Скажем, я судил переходный матч “Витебск” — “Днепр”. Не заметил игру рукой витеблянина в пределах штрафной, и из-за этого могилевчане опустились в дивизион ниже. Понятно, были еще повторный матч, голевые моменты, но в итоге вспоминают только эту руку. Я звонил, приносил извинения, и, думаю, они были приняты. Главное — у нас остались хорошие, уважительные отношения. Потому что люди видели, что ошибку переживал искренне, она травмировала меня.

— Забавные ситуации складывались в первых сезонах судейства в высшей лиге, когда многие игроки были старше вас, 25-летнего. Какие испытывали ощущения?

— У меня был стремительный стиль, я быстро бегал.

— То есть футболисты-спорщики догнать вас не могли?

— Ха-ха, точно. Тогда я больше убегал от конфликтов. Мне кажется, меня нормально воспринимали. Футболисты ведь всегда проверяют молодого судью. И если выдержал прессинг, если умеешь отвечать, то вообще не имеет значения, сколько тебе лет. Для меня гораздо любопытнее стало в конце карьеры, когда выходил на поле, а ко мне футболисты обращались по имени-отчеству. Понятно, это дань уважения, но чувствовал себя немножко старичком. (Смеется.)

— Множество матчей отработано на самом высоком уровне. Как бы вы их систематизировали по степени важности?

— Лига чемпионов — это космос. Любой человек — болельщик, журналист, фотокорреспондент, официальное лицо, игрок — все, кто побывал на матче Лиги чемпионов, значит, попал в открытый космос. Это то, к чему все мы стремимся, о чем мечтаем. Вершина. Желаю всем футболистам ставить именно эту цель — пробиться в Лигу чемпионов. Тогда поймете, что такое настоящий футбол.

Дальше — финалы национального чемпионата и Кубка страны. Золотые матчи с особым нервом, высочайшей ценностью победы. Всегда ощущаешь предстартовую дрожь — как и у футболистов. Финал — непредсказуемая игра, в ней может случиться все, что угодно. Хотя после таких матчей можно серьезно пострадать — ставки очень высоки. Либо ты на коне, либо будь готов к тому, что тебя на какое-то время забудут.

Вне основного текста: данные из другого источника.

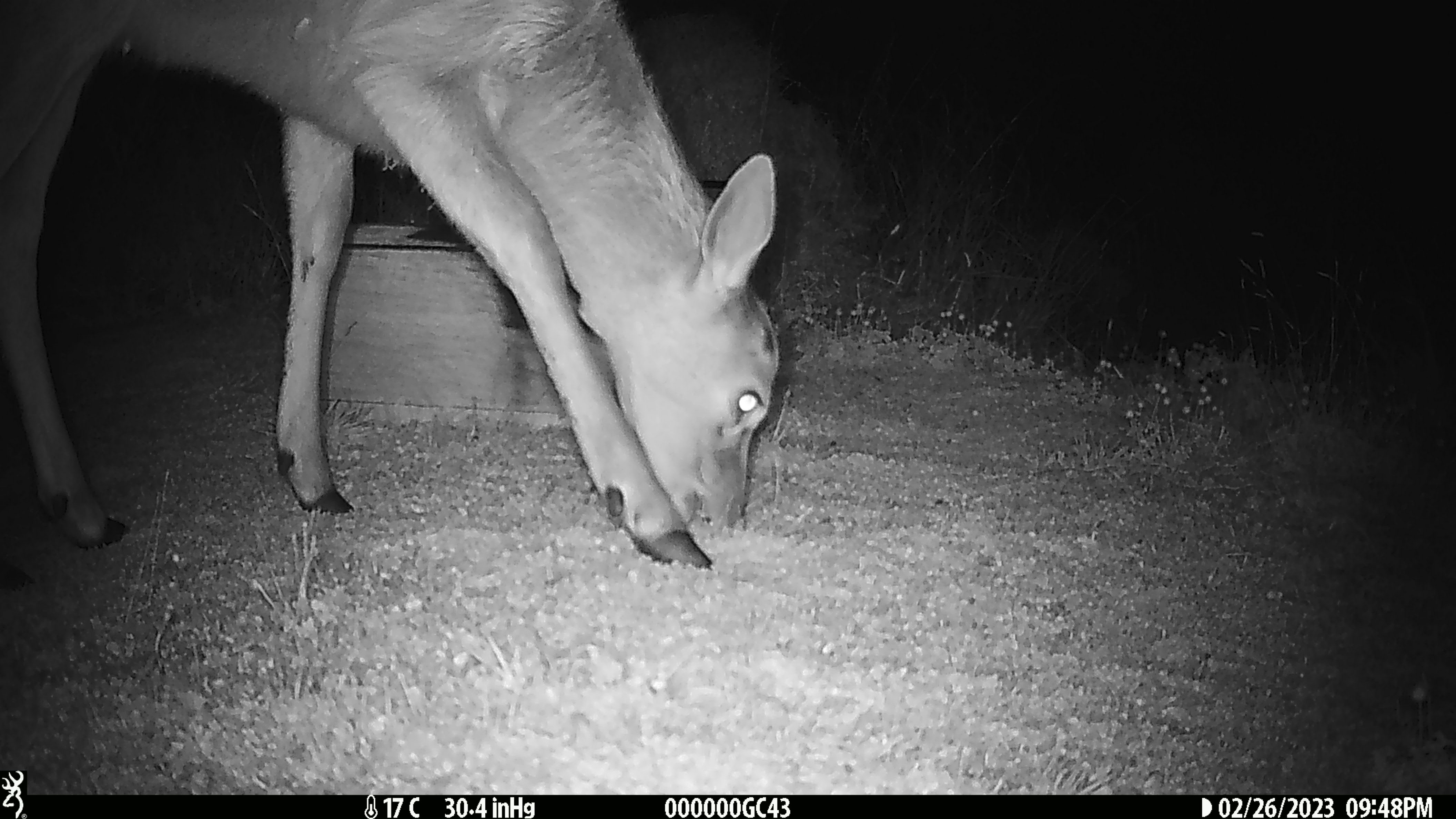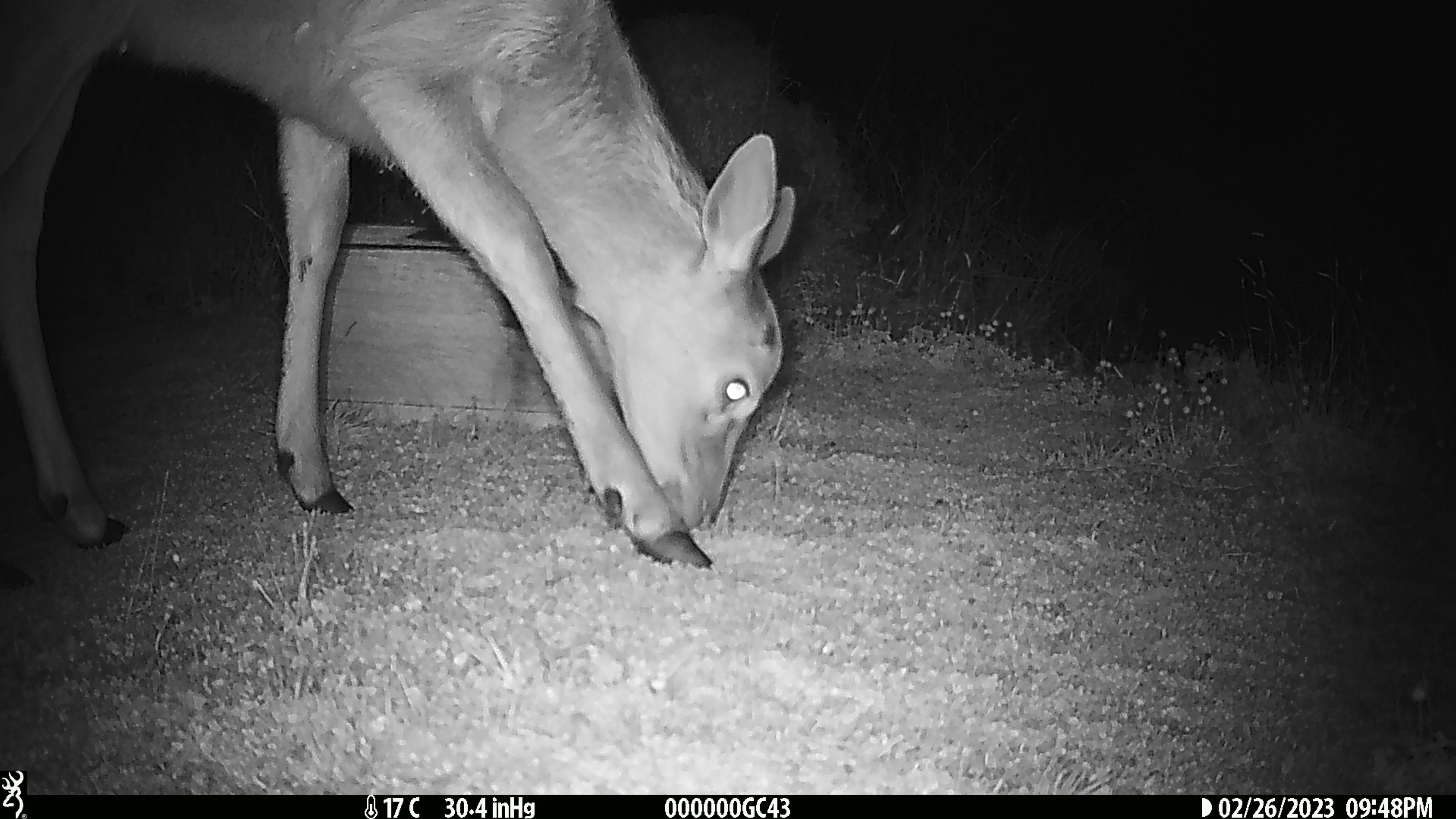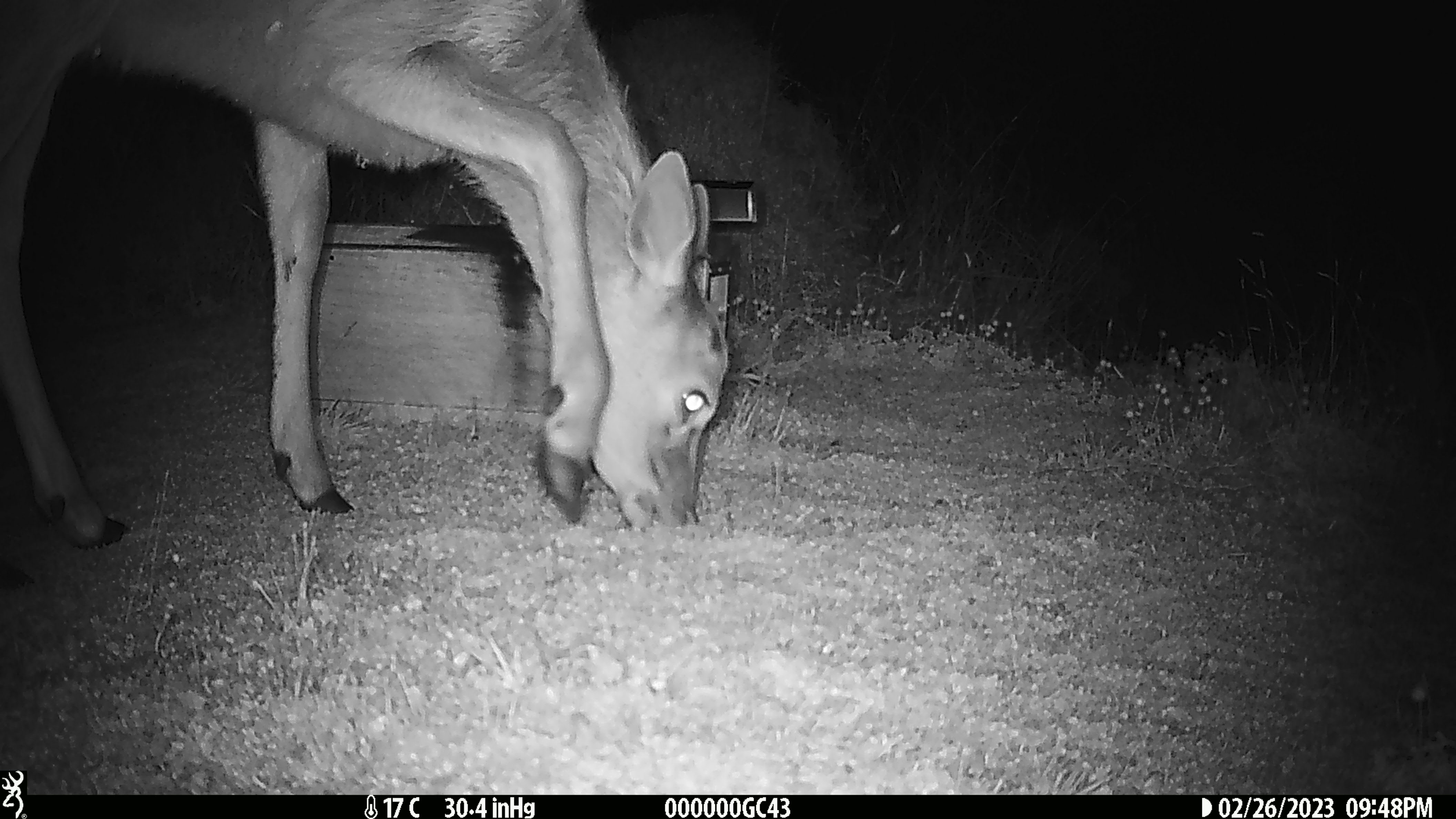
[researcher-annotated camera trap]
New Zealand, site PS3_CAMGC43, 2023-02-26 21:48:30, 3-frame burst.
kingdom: Animalia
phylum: Chordata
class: Mammalia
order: Artiodactyla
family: Cervidae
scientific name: Cervidae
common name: deer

Отдельная веха — матчи национальных сборных. Они — гордость для каждой страны. Не зря УЕФА их, как и Лигу чемпионов, относит к категории “А”.

А еще мне очень нравилось участвовать в белорусском “класико”. Противостояние БАТЭ и минского “Динамо” было исключительно принципиальным и при любом результате заканчивалось для судей какими-то проблемами. Особенно в эпоху Чижа и Капского. Потрясающие игры — и по внутренней энергетике, и по уровню личностей, участвовавших в них. Классные были времена!

— Не обидно, что сейчас это все ушло в историю?

— Согласен, нынешние “класико” стали пресноватыми. Футбол немного изменился, как и исполнители. Но мне очень хочется верить, что этот период мы пройдем. Футбол — великая игра. Ни одно спортивное событие в мире не собирает такую аудиторию, такое количество обсуждений. Это огромная индустрия, серьезный бизнес. Потому что вызывает колоссальный интерес, море эмоций.

— Для судьи-международника знание английского языка — необходимость. Легко ли далось обучение?

— У меня было хорошее школьное и университетское образование, в том числе и по английскому. Никогда не пользовался помощью репетиторов. Дополнительно сам учил. У меня хороший английский, сносный польский, пытался учить итальянский, но не хватило терпения.

— Почему выбор пал именно на эти языки?

— По программе помощи детям Чернобыля в 1988-89 годах я находился в Польше, и на мальчишеский ум легко схватывал местный говор. Итальянским же увлекся, когда лечил травму и появилось много свободного времени.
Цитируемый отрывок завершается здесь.